La nueva Ley de Abastecimiento regula las relaciones de producción, construcción, procesamiento, comercio y consumo de los bienes y servicios, con el objetivo de evitar “abusos” en el mercado para los consumidores, según el texto del proyecto.

De esta manera, se pretende hacer frente al desabastecimiento en momentos de escasez, pues el Gobierno podrá obligar a las compañías a producir bienes, aunque esto suponga pérdidas para las empresas.

Según el Ejecutivo, favorece además la justa competencia al sancionar la acaparación de materias primas o las desmesuradas subidas de precio injustificadas. Aunque de estos últimos apartados quedan excluidas las pymes por no tener una posición dominante en el mercado.

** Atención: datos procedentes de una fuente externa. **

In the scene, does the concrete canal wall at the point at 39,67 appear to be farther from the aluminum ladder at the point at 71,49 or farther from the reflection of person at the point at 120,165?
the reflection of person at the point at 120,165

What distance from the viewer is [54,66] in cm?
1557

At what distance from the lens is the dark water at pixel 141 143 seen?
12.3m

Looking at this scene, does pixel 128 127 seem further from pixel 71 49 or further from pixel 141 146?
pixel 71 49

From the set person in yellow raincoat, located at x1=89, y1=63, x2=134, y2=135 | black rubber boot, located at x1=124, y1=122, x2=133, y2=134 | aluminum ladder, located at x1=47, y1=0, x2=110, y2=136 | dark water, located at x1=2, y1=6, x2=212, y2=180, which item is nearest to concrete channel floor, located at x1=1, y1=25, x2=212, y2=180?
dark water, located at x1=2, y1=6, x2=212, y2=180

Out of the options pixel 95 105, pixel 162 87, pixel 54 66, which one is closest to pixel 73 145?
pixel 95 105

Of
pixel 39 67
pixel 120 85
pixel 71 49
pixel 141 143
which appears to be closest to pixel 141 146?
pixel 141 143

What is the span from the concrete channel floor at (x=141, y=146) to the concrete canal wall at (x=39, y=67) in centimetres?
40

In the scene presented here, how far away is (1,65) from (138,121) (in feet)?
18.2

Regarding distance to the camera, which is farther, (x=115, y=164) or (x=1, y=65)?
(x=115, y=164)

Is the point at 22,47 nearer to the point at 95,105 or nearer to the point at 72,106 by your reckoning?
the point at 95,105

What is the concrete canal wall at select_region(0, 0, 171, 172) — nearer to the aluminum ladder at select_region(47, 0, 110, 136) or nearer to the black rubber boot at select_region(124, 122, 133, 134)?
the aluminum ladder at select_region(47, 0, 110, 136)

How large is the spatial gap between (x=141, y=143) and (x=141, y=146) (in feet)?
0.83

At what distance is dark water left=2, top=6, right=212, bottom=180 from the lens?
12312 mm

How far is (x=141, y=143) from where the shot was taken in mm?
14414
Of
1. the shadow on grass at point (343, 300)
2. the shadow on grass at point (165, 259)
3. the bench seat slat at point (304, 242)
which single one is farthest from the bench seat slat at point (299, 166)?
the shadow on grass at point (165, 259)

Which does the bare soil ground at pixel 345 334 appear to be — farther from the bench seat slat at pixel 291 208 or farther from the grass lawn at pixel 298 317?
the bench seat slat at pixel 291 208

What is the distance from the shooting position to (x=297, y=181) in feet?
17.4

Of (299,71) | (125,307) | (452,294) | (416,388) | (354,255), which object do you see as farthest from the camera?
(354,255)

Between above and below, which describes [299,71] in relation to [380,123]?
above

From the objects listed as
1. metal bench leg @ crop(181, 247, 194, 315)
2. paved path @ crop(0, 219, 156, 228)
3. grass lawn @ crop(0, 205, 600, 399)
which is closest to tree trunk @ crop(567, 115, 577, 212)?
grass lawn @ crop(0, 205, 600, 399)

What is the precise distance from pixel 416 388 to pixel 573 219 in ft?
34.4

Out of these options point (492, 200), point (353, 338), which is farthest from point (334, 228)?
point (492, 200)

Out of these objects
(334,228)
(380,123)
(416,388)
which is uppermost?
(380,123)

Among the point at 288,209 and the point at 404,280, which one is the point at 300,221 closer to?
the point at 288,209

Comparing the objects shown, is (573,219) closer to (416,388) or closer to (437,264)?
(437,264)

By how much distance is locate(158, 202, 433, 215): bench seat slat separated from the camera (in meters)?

Por ello, el Gobierno defiende que la nueva normativa “permite defender a las pequeñas y medianas empresas, promover la inversión, estimular el empleo en las economías regionales y establecer condiciones de regulación por parte del Estado, a los efectos de evitar el abuso de posición dominante y apropiación indebida de excedentes en la cadena de producción”, ha apuntado el jefe de Gabinete, Jorge Capitanich.